Harrison's statement is an admission what many have long held: that J.P. Morgan's earnings are too dependent on unpredictable trading revenues and its consumer banking business couldn't compete with Citigroup's.

Of the course, investors can question whether Bank One if the best fit for J.P. Morgan. San Francisco-based

Wells Fargo

(WFC) - Get Report

, the nation's biggest mortgage lender, might have given J.P. Morgan more retail clout. Even after the Bank One merger it will be the No. 4 home lender in the country.

But it's hard to quibble with the deal since it's a recognition that J.P. Morgan had to do something to stay in the race with Citigroup and Bank of America.

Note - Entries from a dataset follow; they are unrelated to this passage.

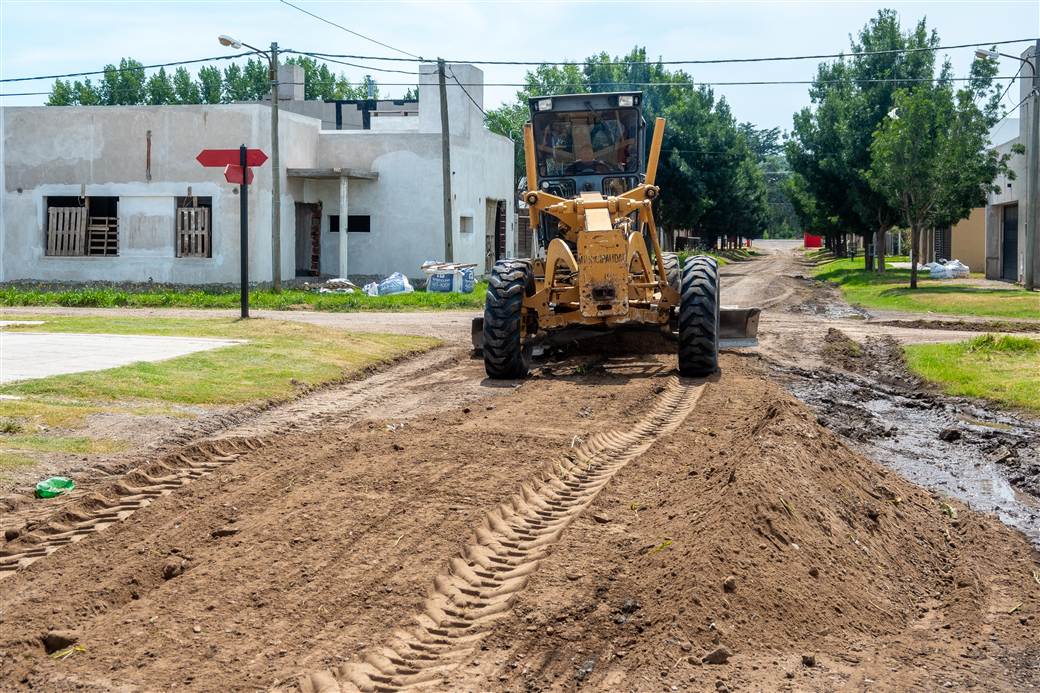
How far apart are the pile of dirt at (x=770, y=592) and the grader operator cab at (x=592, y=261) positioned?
5.51 m

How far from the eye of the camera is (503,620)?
5.52 meters

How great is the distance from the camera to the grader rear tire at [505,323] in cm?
1424

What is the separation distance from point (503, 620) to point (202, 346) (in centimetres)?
1200

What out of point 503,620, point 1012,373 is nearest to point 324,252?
point 1012,373

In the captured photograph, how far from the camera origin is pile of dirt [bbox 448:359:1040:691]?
5133mm

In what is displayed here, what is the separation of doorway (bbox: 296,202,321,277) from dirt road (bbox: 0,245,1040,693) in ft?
93.2

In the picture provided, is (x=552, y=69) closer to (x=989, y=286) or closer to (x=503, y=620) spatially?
(x=989, y=286)

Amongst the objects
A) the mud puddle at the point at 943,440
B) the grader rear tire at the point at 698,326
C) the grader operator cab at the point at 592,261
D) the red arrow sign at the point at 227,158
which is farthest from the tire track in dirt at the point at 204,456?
the red arrow sign at the point at 227,158

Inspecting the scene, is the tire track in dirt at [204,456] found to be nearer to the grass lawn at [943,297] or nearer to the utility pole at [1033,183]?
the grass lawn at [943,297]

"This merger gives us real balance,'' said Harrison. "This is about creating a balanced business model between wholesale and retail.''

Dimon said he will be disappointed if, a year from now, the merged J.P. Morgan Chase and Bank One can't point to tangible results that demonstrate the ability to cross-sell banking products to customers of both institutions.

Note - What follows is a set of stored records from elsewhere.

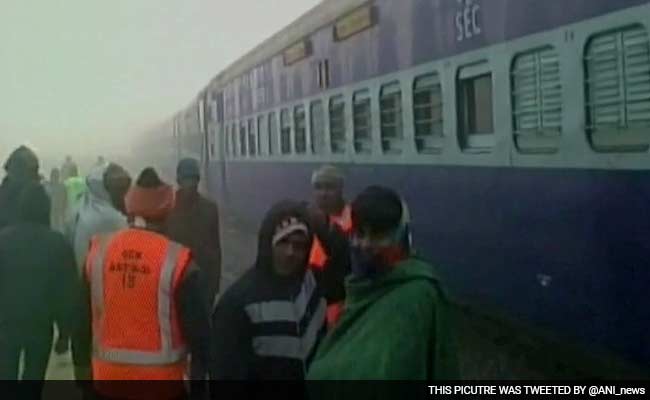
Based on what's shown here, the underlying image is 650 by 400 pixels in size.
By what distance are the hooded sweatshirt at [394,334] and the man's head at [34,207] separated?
300 cm

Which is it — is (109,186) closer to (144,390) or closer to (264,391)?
(144,390)

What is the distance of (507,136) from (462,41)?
42.2 inches

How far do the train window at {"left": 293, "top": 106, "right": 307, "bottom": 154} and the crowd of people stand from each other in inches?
255

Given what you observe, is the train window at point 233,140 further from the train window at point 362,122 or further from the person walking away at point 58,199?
the train window at point 362,122

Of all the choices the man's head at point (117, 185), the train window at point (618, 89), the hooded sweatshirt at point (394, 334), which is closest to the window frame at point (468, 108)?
the train window at point (618, 89)

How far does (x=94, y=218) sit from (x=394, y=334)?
3879 millimetres

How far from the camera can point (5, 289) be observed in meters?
5.22

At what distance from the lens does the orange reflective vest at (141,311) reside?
3.87 m

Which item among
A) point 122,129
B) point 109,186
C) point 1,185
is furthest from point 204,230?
point 122,129

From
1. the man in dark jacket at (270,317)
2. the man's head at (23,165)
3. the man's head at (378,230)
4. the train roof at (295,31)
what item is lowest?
the man in dark jacket at (270,317)

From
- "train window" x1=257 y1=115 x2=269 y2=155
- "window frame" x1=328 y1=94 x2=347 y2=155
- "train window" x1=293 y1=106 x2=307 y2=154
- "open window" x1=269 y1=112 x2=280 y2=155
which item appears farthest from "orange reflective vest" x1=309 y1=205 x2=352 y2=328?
"train window" x1=257 y1=115 x2=269 y2=155

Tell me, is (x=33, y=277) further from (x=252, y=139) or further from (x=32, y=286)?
(x=252, y=139)

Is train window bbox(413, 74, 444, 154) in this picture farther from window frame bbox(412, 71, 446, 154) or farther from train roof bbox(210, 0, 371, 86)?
train roof bbox(210, 0, 371, 86)

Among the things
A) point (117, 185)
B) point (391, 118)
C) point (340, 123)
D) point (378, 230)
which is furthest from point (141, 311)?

Bank One shares closed Wednesday at $45.22, giving the company an overall market capitalization of roughly $50.6 billion. The shares were trading Thursday morning at $51.30, up $6.08, or 13.4%. J.P. Morgan shares were up 23 cents, or 0.6%, to $39.45; its market cap is about $80 billion.

"I think it's a great deal," said Michael Stead, a Wells Capital Management portfolio manager, who owns both bank stocks in his fund. "It will smooth out J.P. Morgan's revenue stream.''

Earlier this week, a Lehman Brothers bank analyst issued a research note speculating on a potential merger of the two banks, a possibility that has been talked about on and off for the past year. In his report, the analyst said the deal is "potentially extremely compelling,'' although he doubted anything was imminent.

The early returns on the mega-deal were much more positive than they were for the Bank of America/FleetBoston transaction.

Sean Egan, president of Egan Jones Ratings, a small independent rating service, said the deal will finally bring J.P. Morgan Chase closer to competing with Citigroup as a full-service consumer and commercial bank. He said Bank One will strengthen J.P. Morgan's consumer and retail offerings and bring needed management "new blood'' in the form of Dimon.

One of the criticisms of the merger of J.P. Morgan and Chase Manhattan is that the combination never lived up to expectations. Harrison and other J.P. Morgan executives had boasted that the 2000 merger would let the nation's No. 2 bank compete head-to-head with Citigroup.

In many respects, J.P. Morgan never caught up with its crosstown rival. J.P. Morgan has never had the consumer dominance of a Citigroup and its investment banking business has been too dependent on bond trading, never a particularly reliable revenue stream.

It remains to be seen if J.P. Morgan can do a better job integrating its latest acquisition than it did with the Chase Manhattan transaction.